Every entry should be duplicated verbatim, and no picture may appear in the copy.

TASK DATA:

===

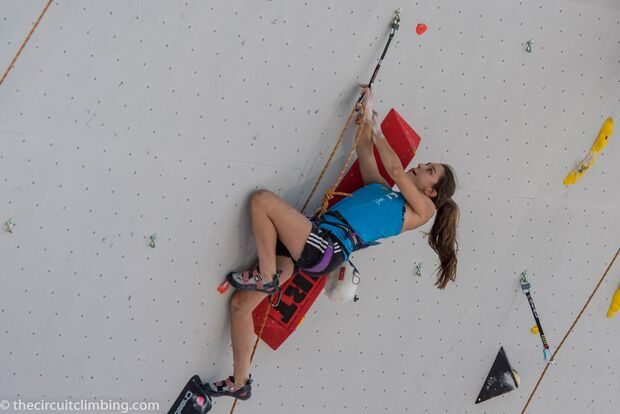 KL-Boulder-Weltcup-2015-the-circuit-boulder-weltcup-Chamonix-2015-IFSC-Lead-World-Cup-Qualifications-61-Helene-Janicot (jpg)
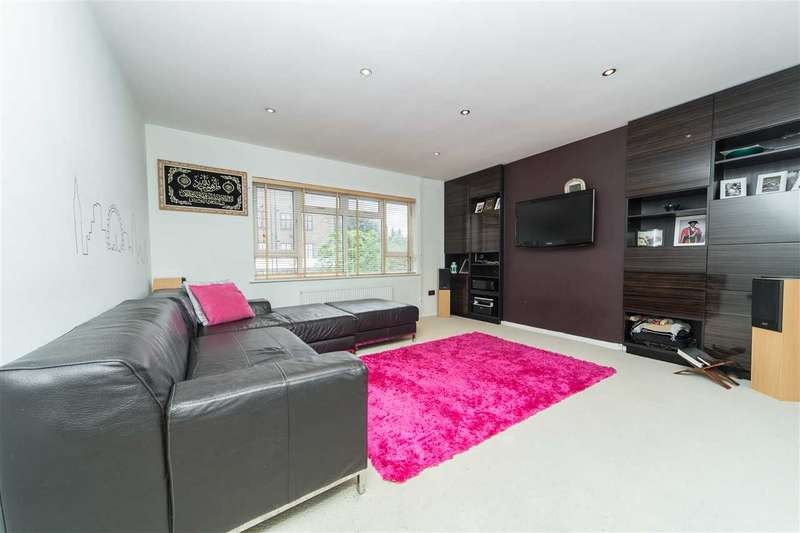 2 Bedrooms Flat for sale in Greystoke Gardens, Ealing, London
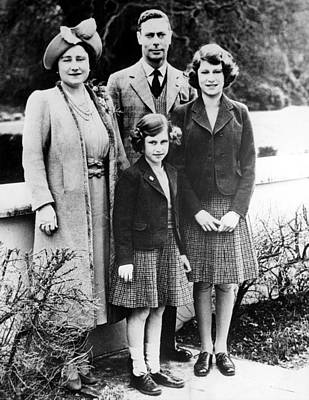 The Royal Family, Queen Elizabeth Later Poster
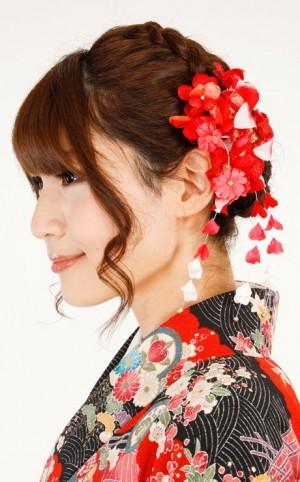 image0031 300x482 卒業式の袴に似合う髪型ミディアム|編み込みやサイドアップの手法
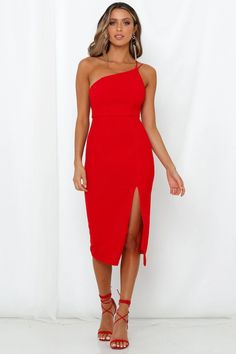 Strike a pose and show off them curves with our stunning Taking It Back Dress. Shop Now And Get Express Shipping Worldwide! Midi Dress With Slit, Dress Red, Winter Dresses, Formal Dresses, Crepe Fabric, Hey Girl, Dress Backs, Dress To Impress, Outfits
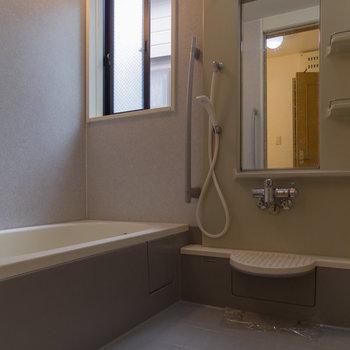 【1階】お風呂場も広い。そしてここにも窓が!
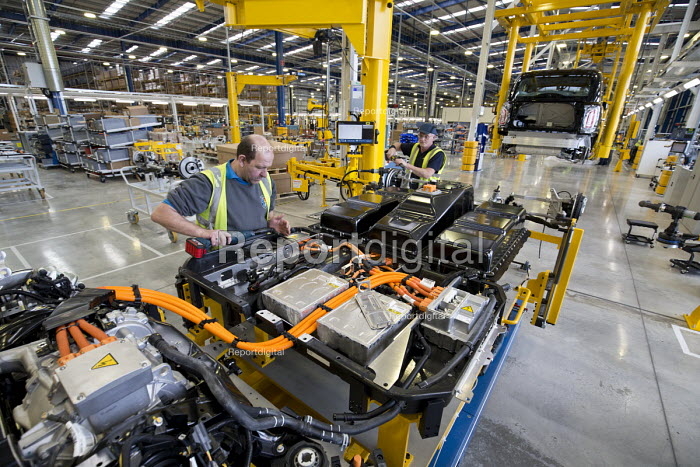 LEVC London EV Company electric Taxi factory, Coventry. Battery power pack - John Harris - 2018-01-18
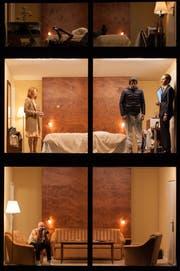Grosser Glaskasten mit sechs Räumen: Teil des Bühnenaufbaus für das Stück «Hotel Strindberg» am Theater Basel. (Bild: Reinhard Maximilian Werner)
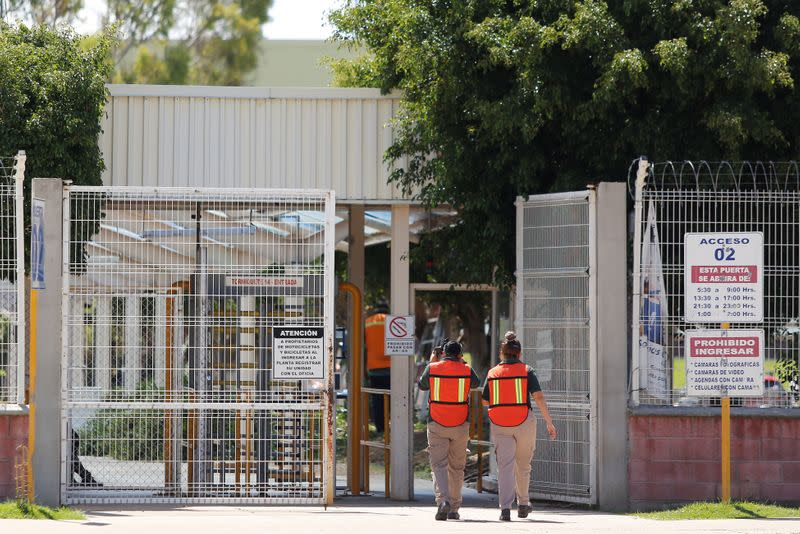 Employees enter the GM pickup and transmission plant in Silao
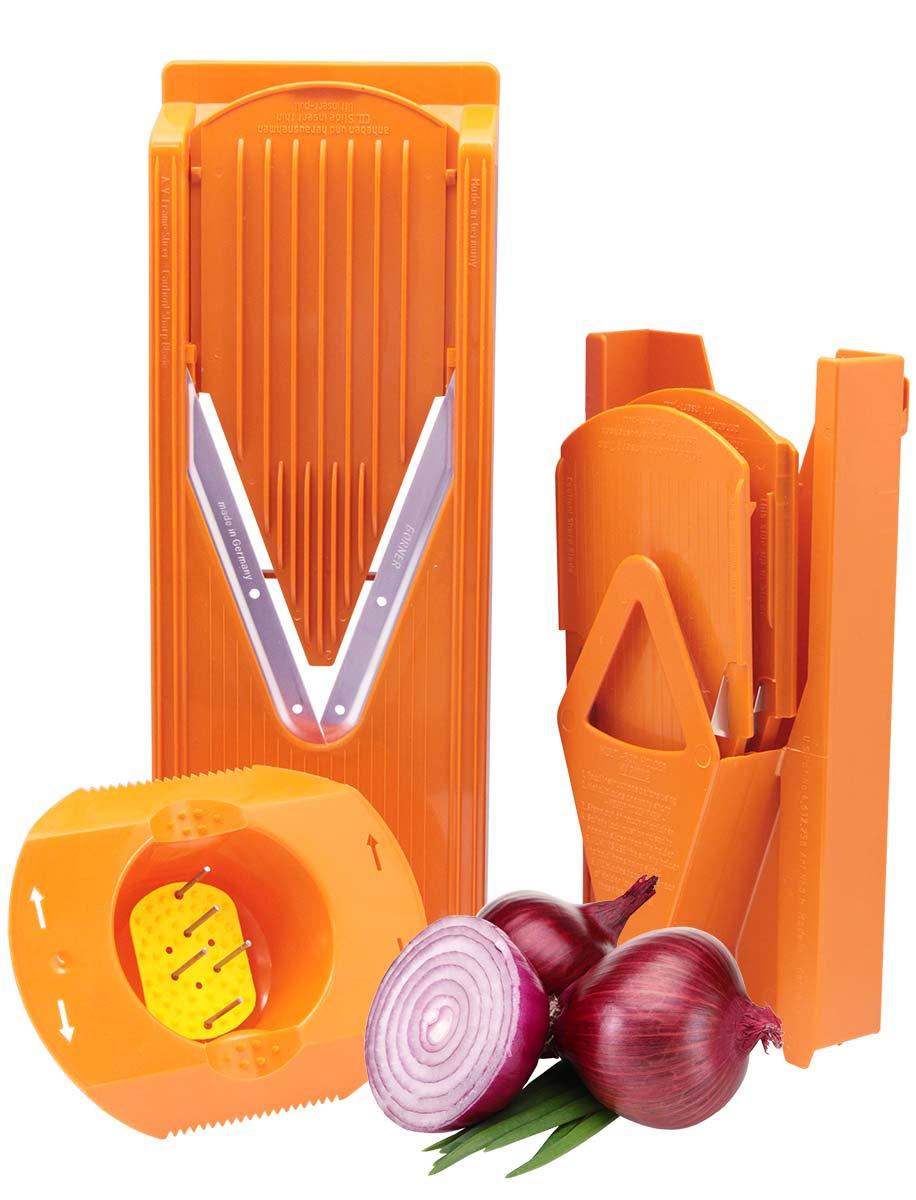 Овощерезка Borner Trend Плюс, цвет: оранжевый, 6 предметов3810266Овощерезка модели Тренд-Плюс имеет 6 предметов в наборе и 12 видов нарезки. Главным отличием овощерезок Бернер от других терок являются запатентованные очень острые нержавеющие ножи-микросеррейторы. В итоге заводская гарантия на заточку ножей - это безупречная нарезка трех тонн овощей. Проверено миллионами покупателей - десять лет ножи не требуют заточки!Овощерезки легко моются, продукты, к ним не прилипают. Достаточно просто сполоснуть овощерезку под струей теплой воды.Абсолютная экологичность пластика позволяет безопасно готовить на Терках Бернера даже для самых маленьких детей.Овощерезка Тренд-Плюс это улучшенная модификация базового комплекта Классика. Основное отличие Тренда от Классики связано с прочностью и долговечностью материала. Кроме того, Тренд имеет несколько конструктивных изменений, усиливающих раму. В результате это неубиваемый комплект, и соотношение цена/качество в пользу покупателя.Комплект овощерезки состоит из 6-ти предметов:- Рамы V (в которую вставляются вставки)- Безопасного плододержателя- Вставки безножевой (для шинковки капусты, нарезки из любых продуктов колечек, пластов и ломтиков)- Вставки с ножами 3,5 мм (для нарезки длинной или короткой соломки, мелких кубиков) - Вставки с ножами 7 мм (для нарезки длинных или коротких брусочков, крупных кубиков) - Мультибокса для хранения.Изменения в модели Тренд относительно Классики: - Корпус овощерезки выполнен из ударопрочной пищевой ABS-пластмассы - Рама (основной нож) сделана толще и надежнее - На раме есть ручка, держать овощерезку стало удобнее - Вставки фиксируются защелкиванием в основной раме - В раме под основным ножом есть платформа, делающая ее прочнее - В модели Классика V-ножи вплавлены в раму и на углу закреплены между собой пластмассовой заклепкой; в Тренде и всех последующих моделях ножи заплавлены в раму по всему периметру.
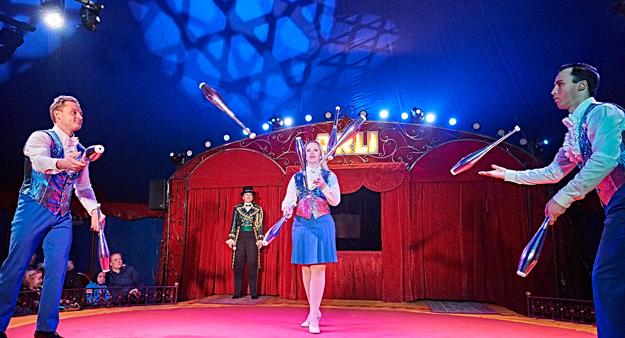 Circus news from Denmark 2000 9266960197b2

===

RESPONSE TO THE EXERCISE:
 KL-Boulder-Weltcup-2015-the-circuit-boulder-weltcup-Chamonix-2015-IFSC-Lead-World-Cup-Qualifications-61-Helene-Janicot (jpg)
 2 Bedrooms Flat for sale in Greystoke Gardens, Ealing, London
 The Royal Family, Queen Elizabeth Later Poster
 image0031 300x482 卒業式の袴に似合う髪型ミディアム|編み込みやサイドアップの手法
 Strike a pose and show off them curves with our stunning Taking It Back Dress. Shop Now And Get Express Shipping Worldwide! Midi Dress With Slit, Dress Red, Winter Dresses, Formal Dresses, Crepe Fabric, Hey Girl, Dress Backs, Dress To Impress, Outfits
 【1階】お風呂場も広い。そしてここにも窓が!
 LEVC London EV Company electric Taxi factory, Coventry. Battery power pack - John Harris - 2018-01-18
Grosser Glaskasten mit sechs Räumen: Teil des Bühnenaufbaus für das Stück «Hotel Strindberg» am Theater Basel. (Bild: Reinhard Maximilian Werner)
 Employees enter the GM pickup and transmission plant in Silao
 Овощерезка Borner Trend Плюс, цвет: оранжевый, 6 предметов3810266Овощерезка модели Тренд-Плюс имеет 6 предметов в наборе и 12 видов нарезки. Главным отличием овощерезок Бернер от других терок являются запатентованные очень острые нержавеющие ножи-микросеррейторы. В итоге заводская гарантия на заточку ножей - это безупречная нарезка трех тонн овощей. Проверено миллионами покупателей - десять лет ножи не требуют заточки!Овощерезки легко моются, продукты, к ним не прилипают. Достаточно просто сполоснуть овощерезку под струей теплой воды.Абсолютная экологичность пластика позволяет безопасно готовить на Терках Бернера даже для самых маленьких детей.Овощерезка Тренд-Плюс это улучшенная модификация базового комплекта Классика. Основное отличие Тренда от Классики связано с прочностью и долговечностью материала. Кроме того, Тренд имеет несколько конструктивных изменений, усиливающих раму. В результате это неубиваемый комплект, и соотношение цена/качество в пользу покупателя.Комплект овощерезки состоит из 6-ти предметов:- Рамы V (в которую вставляются вставки)- Безопасного плододержателя- Вставки безножевой (для шинковки капусты, нарезки из любых продуктов колечек, пластов и ломтиков)- Вставки с ножами 3,5 мм (для нарезки длинной или короткой соломки, мелких кубиков) - Вставки с ножами 7 мм (для нарезки длинных или коротких брусочков, крупных кубиков) - Мультибокса для хранения.Изменения в модели Тренд относительно Классики: - Корпус овощерезки выполнен из ударопрочной пищевой ABS-пластмассы - Рама (основной нож) сделана толще и надежнее - На раме есть ручка, держать овощерезку стало удобнее - Вставки фиксируются защелкиванием в основной раме - В раме под основным ножом есть платформа, делающая ее прочнее - В модели Классика V-ножи вплавлены в раму и на углу закреплены между собой пластмассовой заклепкой; в Тренде и всех последующих моделях ножи заплавлены в раму по всему периметру.
 Circus news from Denmark 2000 9266960197b2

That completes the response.